Wednesday, September 14, 2011

Back to the Moathouse: Lareth was a Paladin!

I just finished reading the extensive comments section of The Underdark Gazette post re: T1 Village of Hommlet--you know,  the one where Scottsz of Cold Text Files fame went to town on T1 and its younger sibling, T1-4 Union of the Snake.  Inspired as always by Scottsz's obssessively thorough scholarship, I dug out my ancient, rusty-stapled copy of T1 and gave it a gander.  The following is based solely on The Village of Hommlet published in 1979, not the 1985 Temple of Elemental Evil, which I am not familiar with.  Or at least I wasn't before I read Scottsz's diatribe.

Anyway, there I was reading along when there, on the final page, we get our first glimpse of Lareth.  I gather that he went on to greater infamy in the expanded Temple module published in 1985, but in the original, he was basically the scout leader of an organized troop of thugs who live under the moathouse outside of town.  A 5th level cleric with mostly bitchin' stats, Lareth is described variously as "the New Master," "The Beautiful," "well endowed" [yes, it says that] and "the dark hope of chaotic evil."  Did I mention that his stats are pretty awesome?  Have a look for yourself:

S: 18
I: 9
W: 18
D: 17
C: 16
Ch: 18

I got to thinking; Cleric shmeric, with such awesome stats this dude would make a great paladin.  Check it out:  He's got the royal flush at Str, Dex, and Con; any fighter's wet dream.  And he's loaded with charisma, great for clerics trying to impress upon the devoted, but absolutely essential to Paladins.  In fact an 18 just barely clears the bar; 17, as you'll recall was the minimum.  Wisdom, of course, is essential to both clerics and paladins.  The big outlier--Intelligence--is conspicuous not just for being so much lower than the rest of Lareth's inflated ability scores but for being exactly as low as it is: 9 just happens to be the minimum Intelligence for Paladins.  Was it Gygax's intent to model Lareth after the paladin class?  The evidence is scant at this point, but the seed was planted.

---------------

*WRITTEN INSTRUCTION A:* Rewrite the entries from their first line through the line containing "It is uninfected.", replacing "status" with "state" and leaving everything else unchanged.

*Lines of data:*

---------------

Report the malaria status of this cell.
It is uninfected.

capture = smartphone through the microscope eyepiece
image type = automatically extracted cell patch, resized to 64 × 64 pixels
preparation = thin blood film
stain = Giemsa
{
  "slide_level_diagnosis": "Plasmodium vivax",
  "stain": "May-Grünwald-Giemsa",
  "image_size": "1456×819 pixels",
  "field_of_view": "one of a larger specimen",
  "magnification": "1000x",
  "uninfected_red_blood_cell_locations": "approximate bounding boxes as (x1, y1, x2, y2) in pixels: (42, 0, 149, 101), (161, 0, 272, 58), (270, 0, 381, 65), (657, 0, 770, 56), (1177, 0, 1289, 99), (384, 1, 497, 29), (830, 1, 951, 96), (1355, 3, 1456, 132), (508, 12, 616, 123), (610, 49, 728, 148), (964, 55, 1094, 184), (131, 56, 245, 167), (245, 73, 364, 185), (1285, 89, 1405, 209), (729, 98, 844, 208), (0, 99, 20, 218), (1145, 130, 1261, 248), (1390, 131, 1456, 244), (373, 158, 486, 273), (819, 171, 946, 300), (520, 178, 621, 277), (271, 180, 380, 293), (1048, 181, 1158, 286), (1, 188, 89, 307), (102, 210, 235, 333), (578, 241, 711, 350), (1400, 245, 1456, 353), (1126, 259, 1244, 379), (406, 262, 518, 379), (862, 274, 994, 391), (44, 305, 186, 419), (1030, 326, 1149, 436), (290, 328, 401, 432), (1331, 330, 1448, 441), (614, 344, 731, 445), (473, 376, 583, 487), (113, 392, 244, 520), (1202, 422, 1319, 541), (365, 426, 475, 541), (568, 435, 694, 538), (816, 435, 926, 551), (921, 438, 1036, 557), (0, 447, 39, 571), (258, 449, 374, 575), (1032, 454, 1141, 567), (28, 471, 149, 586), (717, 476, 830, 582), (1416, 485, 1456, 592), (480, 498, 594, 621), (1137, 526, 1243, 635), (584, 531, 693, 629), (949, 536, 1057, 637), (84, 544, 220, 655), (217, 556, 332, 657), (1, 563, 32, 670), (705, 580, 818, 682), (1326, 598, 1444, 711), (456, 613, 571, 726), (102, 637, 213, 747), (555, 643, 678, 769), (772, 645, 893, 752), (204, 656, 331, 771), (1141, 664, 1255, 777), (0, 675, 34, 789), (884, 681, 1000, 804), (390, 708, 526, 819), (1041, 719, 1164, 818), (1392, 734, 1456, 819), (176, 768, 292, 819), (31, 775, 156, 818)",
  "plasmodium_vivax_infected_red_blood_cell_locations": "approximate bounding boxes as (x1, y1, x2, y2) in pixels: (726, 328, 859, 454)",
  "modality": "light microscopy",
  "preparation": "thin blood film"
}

---------------

*WRITTEN INSTRUCTION B:* Carry on the blog post about Lareth's ability scores from the point where it stops.

*OUTPUT A:*
Report the malaria state of this cell.
It is uninfected.

*OUTPUT B:*
Now consider what Lareth is up to in the Hommlet vicinity: according to the text, he's recruiting "men and humanoid fighters to gather loot and restore the Temple to its former glory."  So he's creating an army of mercenaries, not converting true believers.  This sounds like a great job for an accomplished, charismatic--if not particularly bright--fighter; especially one who is as devoted to the cause as a paladin would be.  A slightly dim cleric sent to live in a hole in the ground under a swamp alongside 20-odd unwashed bandits, however, does not sound like someone on the fast-track to the top of a temple hierarchy.

But here's the clincher: a sentence from the "Notes for the Dungeon Master" on page 3 where EGG explains that the module was developed to integrate new players into his existing Greyhawk campaign: "Many of the NPCs in the module are the characters and henchmen developed through play."  Elmo, Otis, and who knows how many others are more than likely based on the characters created by players from EGG's home game.  Could Lareth also be a legacy of that campaign?

Now let's go back and pick the scab that is Lareth's low-ish Intelligence again.  If you were a player and were handed Lareth's ability scores and had the freedom to arrange them as you saw fit--as was prevalent in AD&D--wouldn't you choose to put the 9 on Intelligence too?  Normally the 3 dump stats for fighter-types were intelligence, wisdom and charisma.  Paladins of course have high pre-requisites in the Wisdom (13) and Charisma (17) categories, so they're out.  The only places an AD&D paladin can stash such a low ability score is intelligence, dexterity or constitution. No one wants a slow-ish or feeble-ish paladin, but a dumb-ish one, big whoop. So you fore-go a few extra languages in favor of missile and AC adjustments and a decent hit point bonus; anyone would have done this in a heartbeat.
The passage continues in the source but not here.